A longer version of the viral video was posted to YouTube and Instagram as early as Aug. 25, both of which locate the video to the Pantanal, which the World Wildlife Fund (WWF) says is the world’s largest tropical wetland in the Brazilian state of Mato Grosso do Sul. WWF says floodwaters fill up the Pantanal between October and March — the summer months in that region — and then slowly drain out during the winter months.
The YouTube video’s title and description further narrows the location to the Nabileque River, which is a small river that runs through the Pantanal and into the Paraguay River on Brazil’s border with Paraguay.
But the original, longer version of the viral video also reveals a detail to help more precisely pinpoint the location of the video.
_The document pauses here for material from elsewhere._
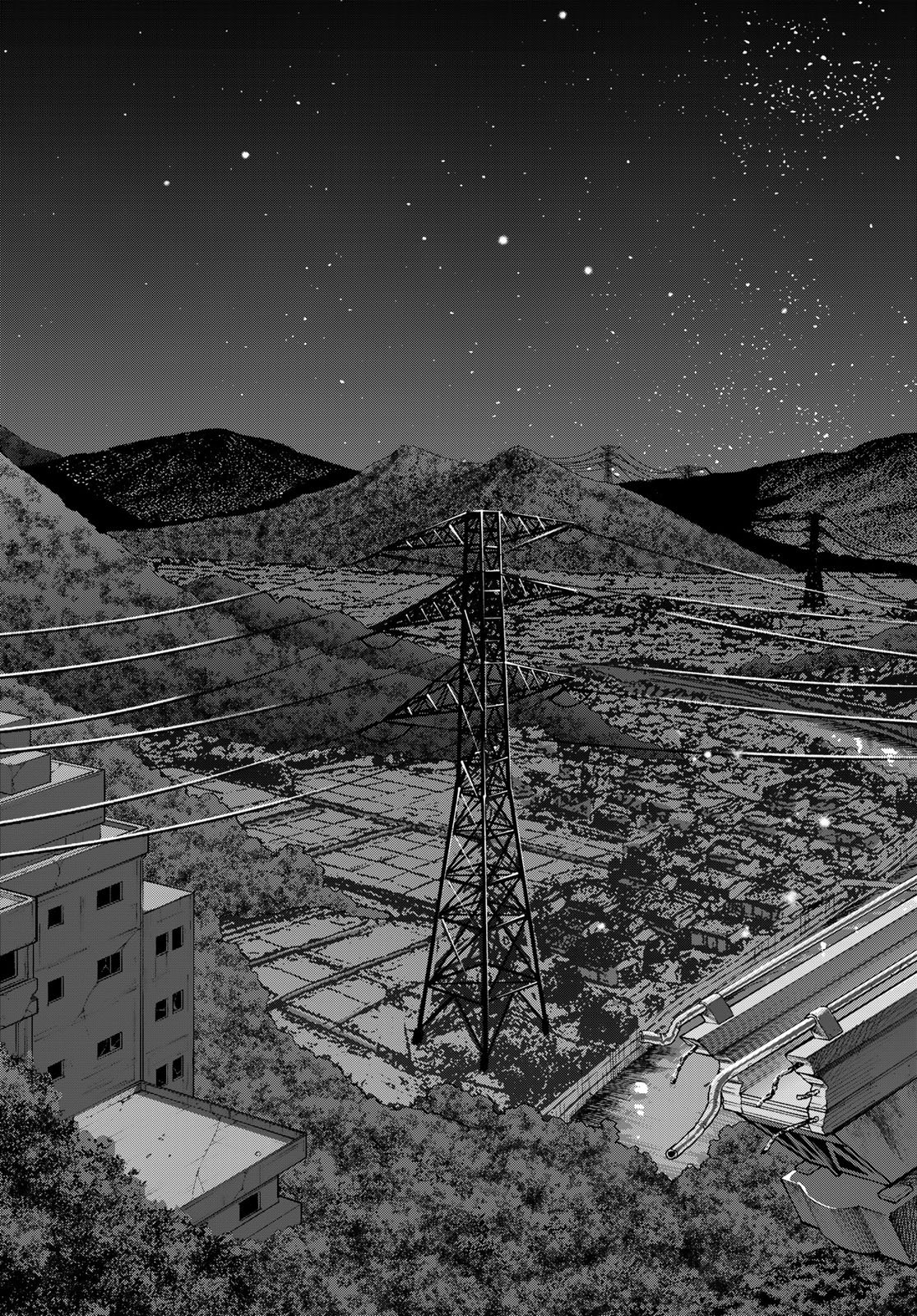 Torima Torimasu Chapter 4 19ページ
At the end of the original video, in a part cut out of the version that went viral, the camera pans to the right just enough to see that it was recorded from atop a wooden bridge that crosses the river.
Back in 2016, a newspaper from the area’s closest major city posted a brief news article that included a picture of a wooden bridge running across the Nabileque River. The bridge appears to be the same one as shown in the final second of the original video. The one major difference is the bridge from the news article doesn’t have the fencing the bridge from the video has, but those were likely added later as the news article wrote in Portuguese that the bridge was closing for repairs.
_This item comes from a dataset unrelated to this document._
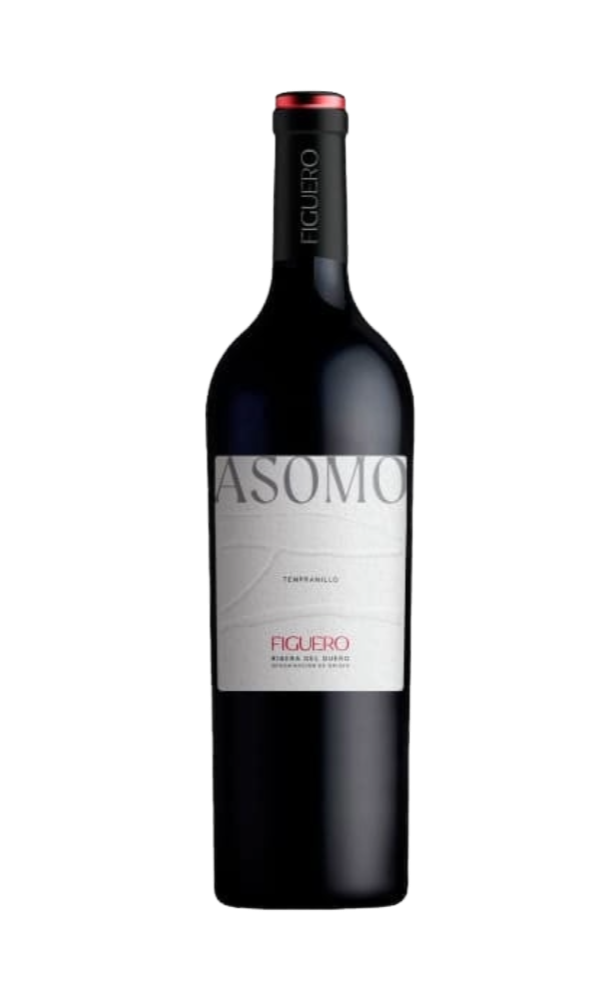 Figuero, Ribera del Duero Asomo 2024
On Google Maps, MS-195 crosses the river about 42 km after the road first begins. This remote bridge is where the video of the caimans would have been recorded.
There are no towns or even communities visible on Google Maps along the entirety of MS-195, which means this river beach is at least 42 km, or 26 miles, from the nearest settlement.
A Sept. 1 Instagram video posted by someone currently in the Nabileque floodplain region of Pantacal depicted an almost identical scene of caimans clustering together on a riverside beach. Videos from earlier in 2022 and from 2020 show caimans gathering along shores elsewhere in Pantanal, and a photographer for National Geographic took a picture in 2016 of a swarm of caimans in shallow waters somewhere in Pantanal.
Both the WWF and Pantanal Escapes say there are an estimated 10 million caiman in Pantanal, with Pantanal Escapes adding that they are “highly visible in significant numbers around lakes and along riverbanks” in the region.
“Despite their toothy look, the species is usually fairly timid. It’s common to see people getting close, and even swimming in the same waters with them,” Pantanal Escapes says. “In fact, the pantanal must be one of the few places where the sight of these reptiles is seen as a positive sign by swimmers ... since they keep down the number of piranha. Nonetheless, caution is important as [caimans] can turn aggressive.”